Outre le cas des titres exécutoires, il convient encore de faire application du délai raisonnable de Czabaj pour toutes les décisions à objet purement pécuniaire, comme l’avaient retenu les juges du fond dès 2017 (TA Lille, 28 avril 2017, n°1405760, C+ ; CAA Bordeaux, 3 décembre 2018, n°16BX04140 ; CAA Marseille, 11 décembre 2018, n°17MA00941 ; CAA Marseille, 21 mai 2019, n°17MA03827).
On citera par exemple les décisions d’attribution ou de refus d’attribution de primes aux agents publics qui, étant des décisions à objet purement pécuniaire, impliquent l’application du délai raisonnable d’un an (CAA Lyon, 17 mai 2018, n°16LY03078).
Et pour cause, puisque la distinction intellectuelle et juridique s’avère flagrante entre :
d’une part, un recours indemnitaire faisant suite au rejet d’une demande indemnitaire, auquel cas le requérant a provoqué la liaison du contentieux, seule la prescription quadriennale devant s’appliquer ;
d’autre part, un recours contre une décision à objet purement pécuniaire, auquel cas la décision existe déjà et lie le contentieux.

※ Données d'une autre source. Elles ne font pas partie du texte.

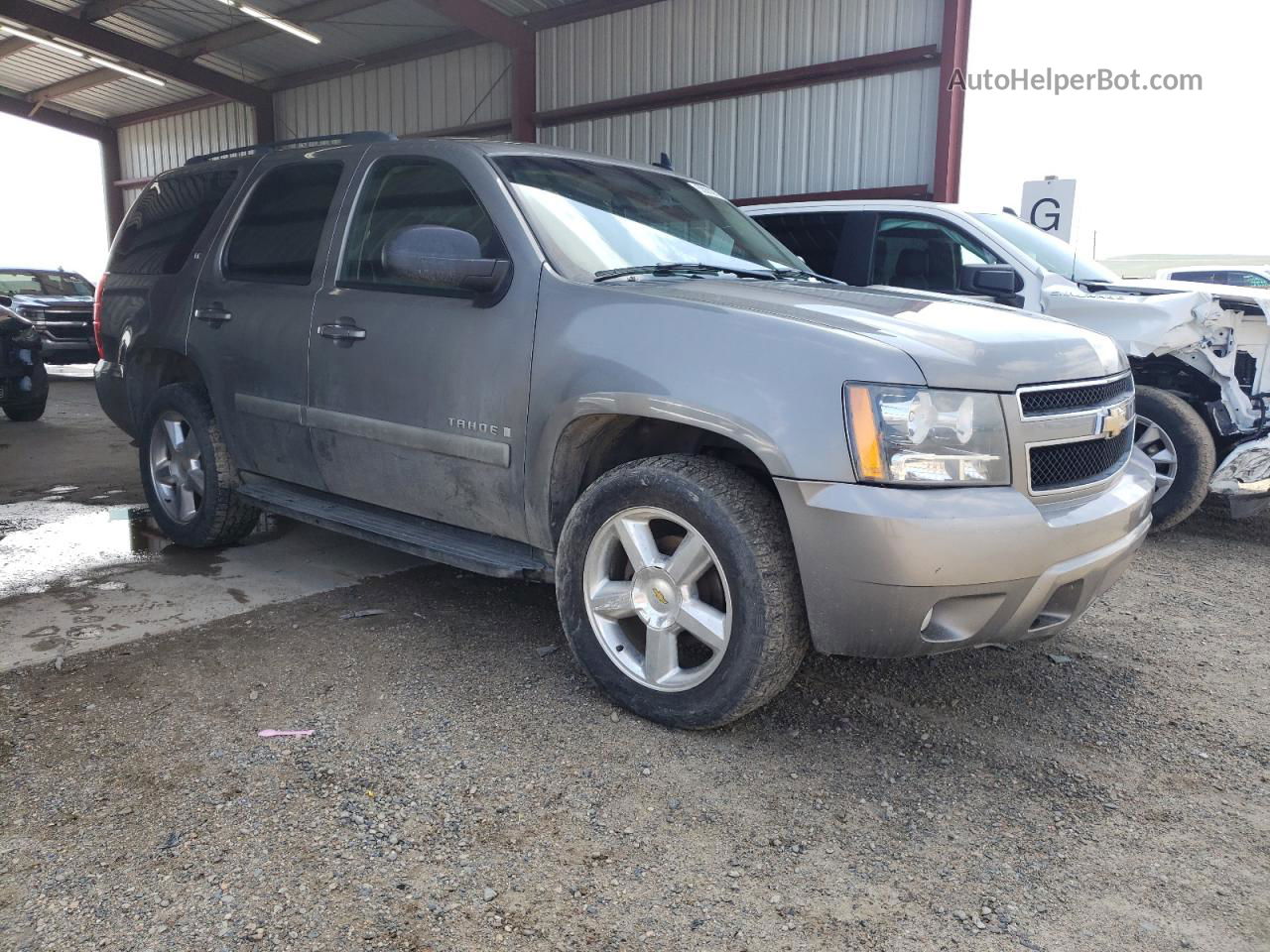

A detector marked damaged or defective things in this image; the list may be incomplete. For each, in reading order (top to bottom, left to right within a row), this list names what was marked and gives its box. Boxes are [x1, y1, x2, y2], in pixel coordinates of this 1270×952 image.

damaged vehicle [0, 303, 49, 422]
damaged vehicle [0, 268, 98, 365]
damaged vehicle [96, 136, 1151, 730]
damaged vehicle [750, 201, 1270, 528]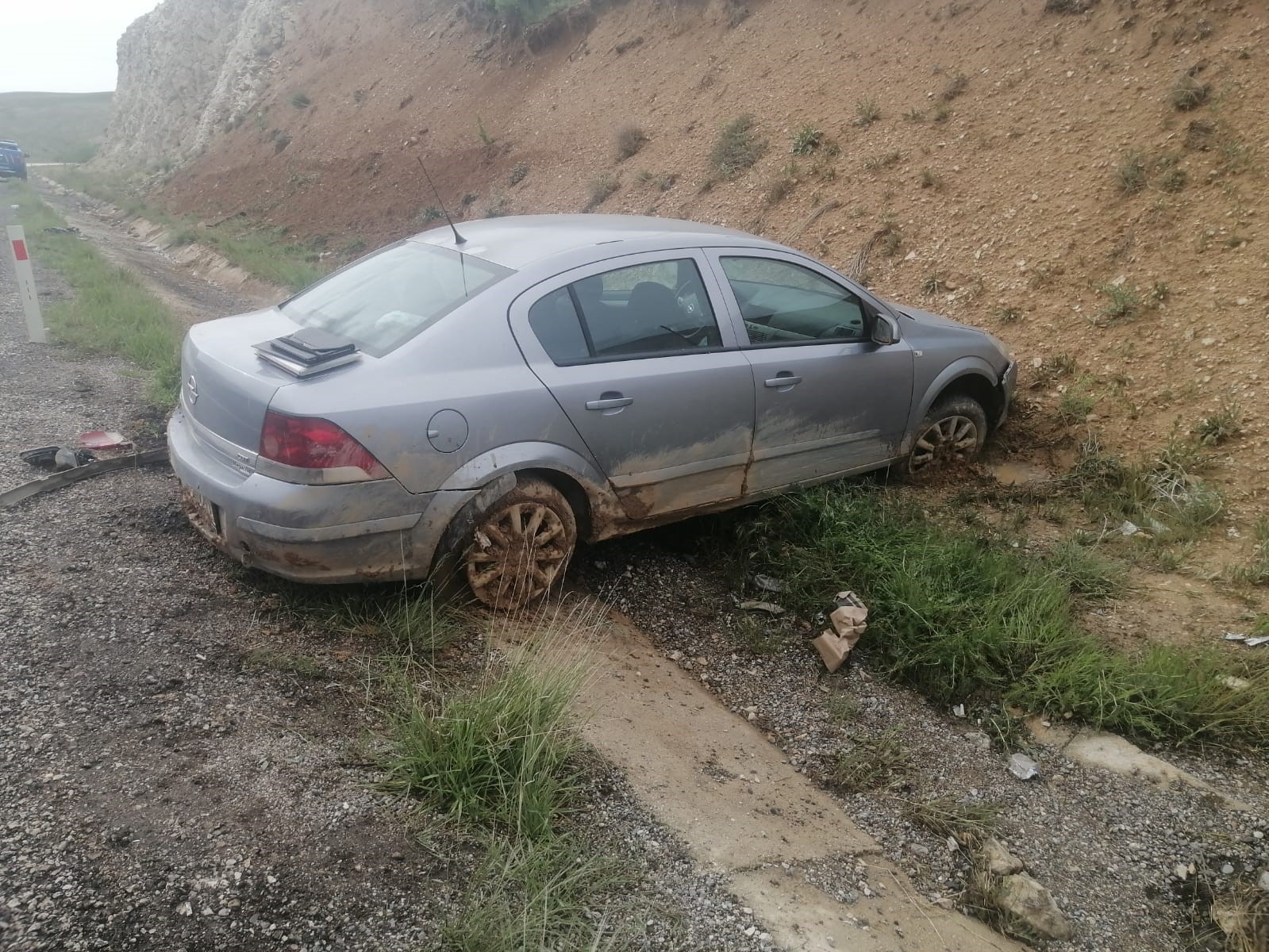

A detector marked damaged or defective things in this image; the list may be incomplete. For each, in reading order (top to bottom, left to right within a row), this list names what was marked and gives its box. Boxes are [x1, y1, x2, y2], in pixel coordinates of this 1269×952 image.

crashed silver sedan [168, 214, 1016, 606]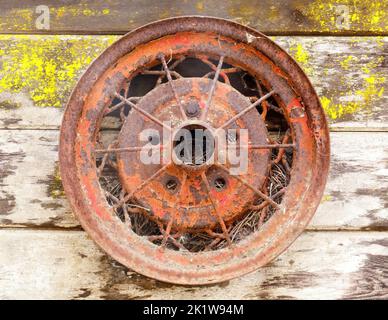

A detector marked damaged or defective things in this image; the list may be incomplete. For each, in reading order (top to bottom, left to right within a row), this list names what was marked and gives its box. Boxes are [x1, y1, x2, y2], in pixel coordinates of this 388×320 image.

rusty metal wheel [59, 16, 328, 284]
corroded iron [59, 16, 328, 284]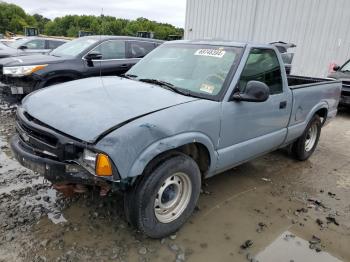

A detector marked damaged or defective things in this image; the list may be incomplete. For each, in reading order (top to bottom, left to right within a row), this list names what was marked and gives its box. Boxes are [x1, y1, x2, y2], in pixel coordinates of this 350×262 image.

damaged front bumper [10, 135, 112, 186]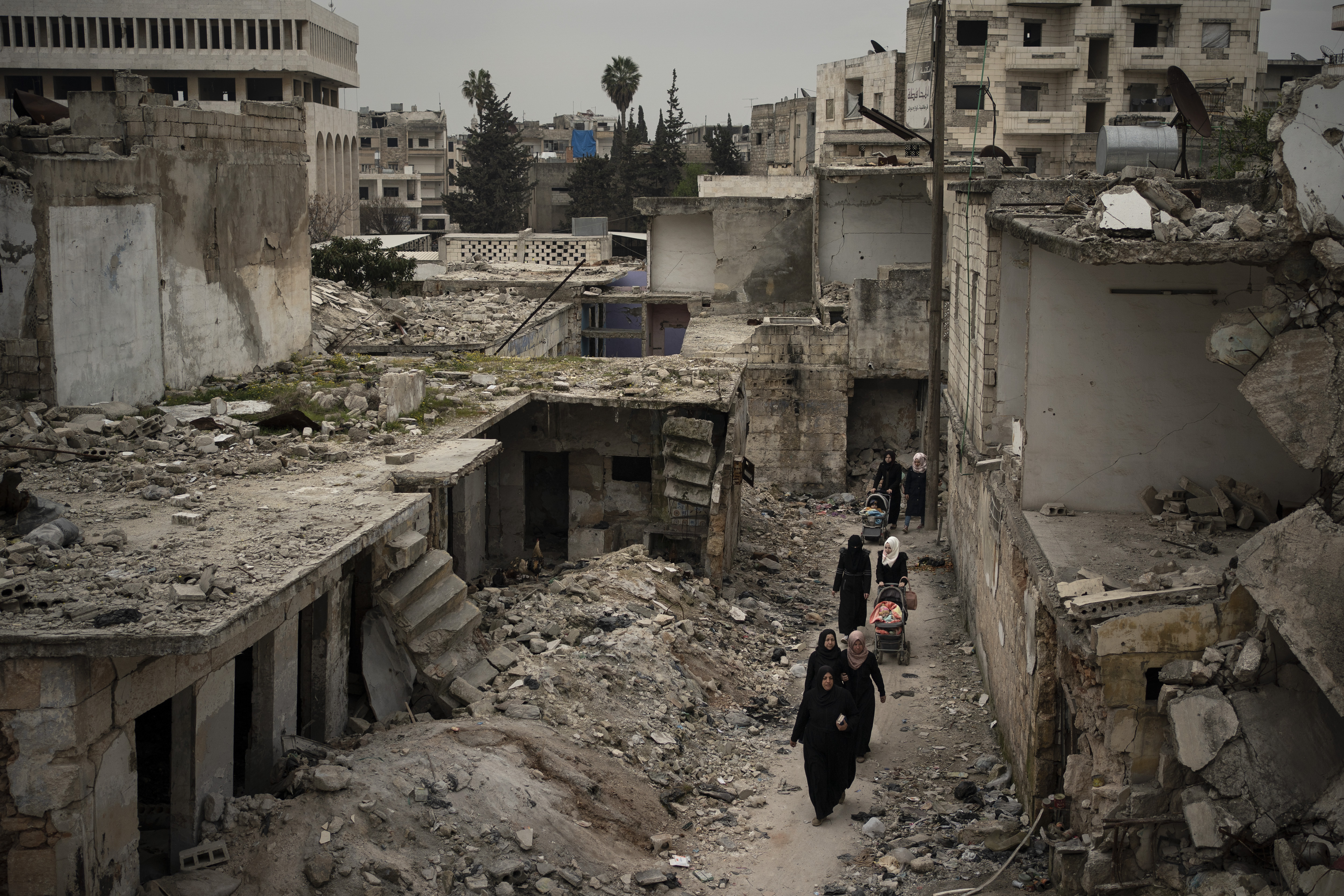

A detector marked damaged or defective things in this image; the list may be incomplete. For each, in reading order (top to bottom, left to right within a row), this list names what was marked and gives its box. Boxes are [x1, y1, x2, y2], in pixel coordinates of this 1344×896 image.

damaged building [941, 73, 1344, 896]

Pour s’en convaincre, il serait intéressant d’intégrer au raisonnement l’arrêt du Conseil d’État Communauté de communes du pays roussillonnais (CE, 9 mars 2018, n°405355, Mentionné aux tables) où il a été jugé qu’un recours pécuniaire faisait obstacle à ce des conclusions indemnitaires ayant la même portée soient présentées au juge administratif. Preuve que la distinction proposée plus haut a bien un sens…
A ce jour, le Conseil d’État n’a pas encore tranché à notre connaissance. Il s’agira à coup sûr d’une nouvelle étape essentielle dans la genèse du système entourant le principe de délai raisonnable mis en œuvre par l’arrêt Czabaj.